* _Work item_: From the text about the UsFG football club, extract the passage starting with "UsFG was officially" and going on through "nearly 30,000 people.", copying it word for word.

* _Extract provided_:

In 2019, Us Gavorrano and Real Follonica merged to form UsFG, focusing on youth development and a return to professional football, with plans for infrastructure expansion and broader community involvement.

UsFG was officially founded in the summer of 2019 through the merger of Unione Sportiva Gavorrano and Associazione Sportiva Real Follonica, following a collaboration at the youth sector level that began in the 2017-18 season. However, the idea for the merger took shape as early as February 2019, thanks to the vision of two key figures: engineer Luigi Mansi, owner of Us Gavorrano, and Andrea Benini, mayor of Follonica.

These two individuals laid the groundwork for the project that led to the creation of UsFG, a club representing both municipalities, home to nearly 30,000 people.

Regarding the first team, the goal is to return to professional football in the near future. In that case, the municipality of Follonica has committed to providing a suitable stadium for Serie C. Similarly, the mayor of Gavorrano, Andrea Biondi, has fully embraced the project, recognizing its broader significance.

For young footballers from northern Maremma, who previously had to travel far from home to play, Follonica Gavorrano has become a major hub, offering access to eight fields.

Beyond this, the Mansi family, a prominent and historically significant family in Tuscany has also answered the call from the municipality of Scarlino, reviving football there by reintroducing a team in the Third Category (Terza Categoria), with the long-term goal of integrating it into an even larger project. This expansion would allow the club to represent an area of around 35,000 residents.

Crucial to the success of UsFG have been President Paolo Balloni and General Director Filippo Vetrini, who played instrumental roles in facilitating the merger. Both have retained their key positions within the club, ensuring continuity from their previous roles at Us Gavorrano.

==Colors and badge==
The colors of the club are white, blue and red.

==Famous presidents==

===Mario Matteini===
Mario Matteini, the historic president who led the club from Seconda Categoria to Lega Pro Seconda Divisione from 1999 to 2011, died on 9 March 2011.

==Academy==
The club operates an academy with teams at the U19, U17, U16, U15, and U14 levels, ensuring participation across multiple age groups.

* _Recorded information_:
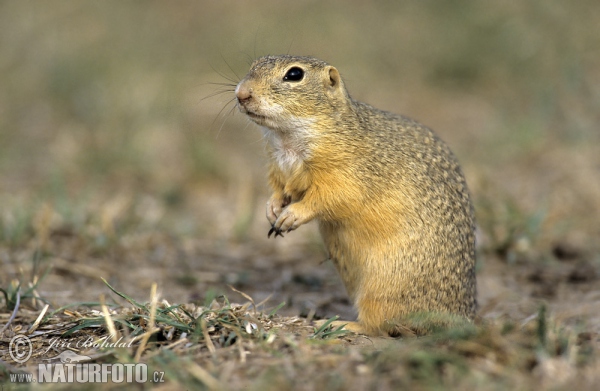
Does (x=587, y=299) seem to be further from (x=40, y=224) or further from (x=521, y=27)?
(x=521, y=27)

...

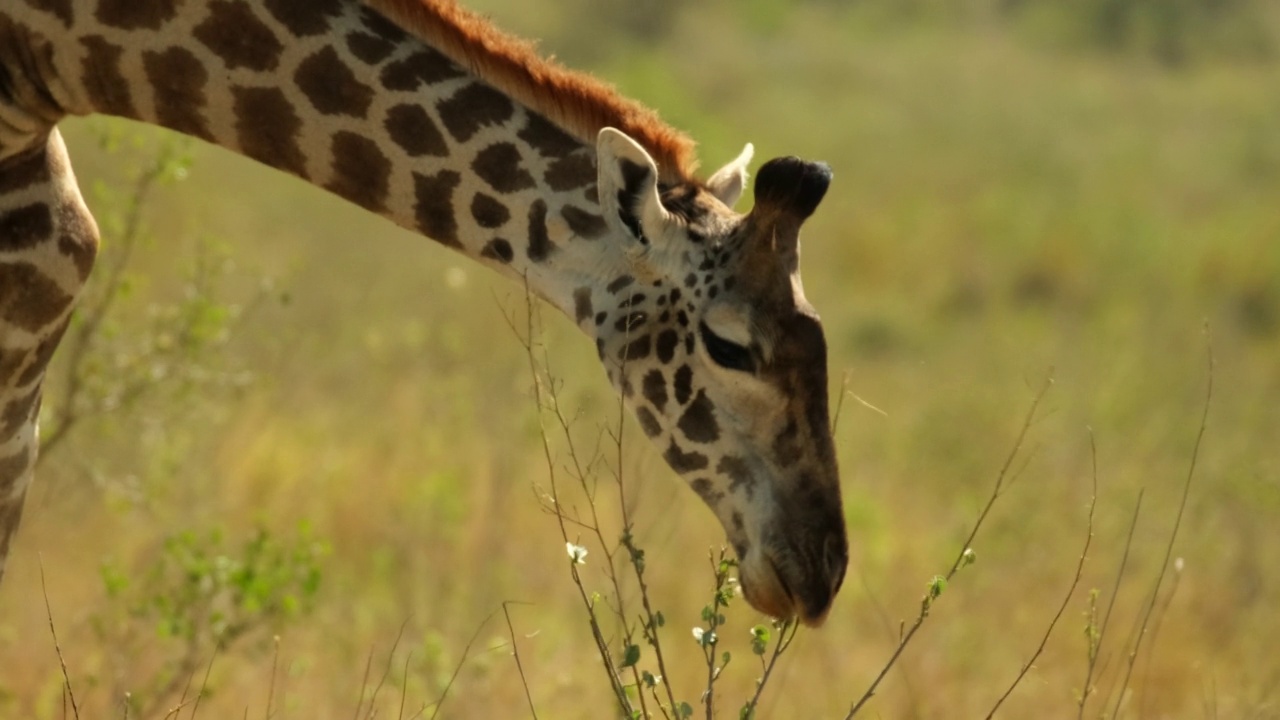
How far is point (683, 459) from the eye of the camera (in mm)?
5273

* _Response to this exercise_:
UsFG was officially founded in the summer of 2019 through the merger of Unione Sportiva Gavorrano and Associazione Sportiva Real Follonica, following a collaboration at the youth sector level that began in the 2017-18 season. However, the idea for the merger took shape as early as February 2019, thanks to the vision of two key figures: engineer Luigi Mansi, owner of Us Gavorrano, and Andrea Benini, mayor of Follonica.

These two individuals laid the groundwork for the project that led to the creation of UsFG, a club representing both municipalities, home to nearly 30,000 people.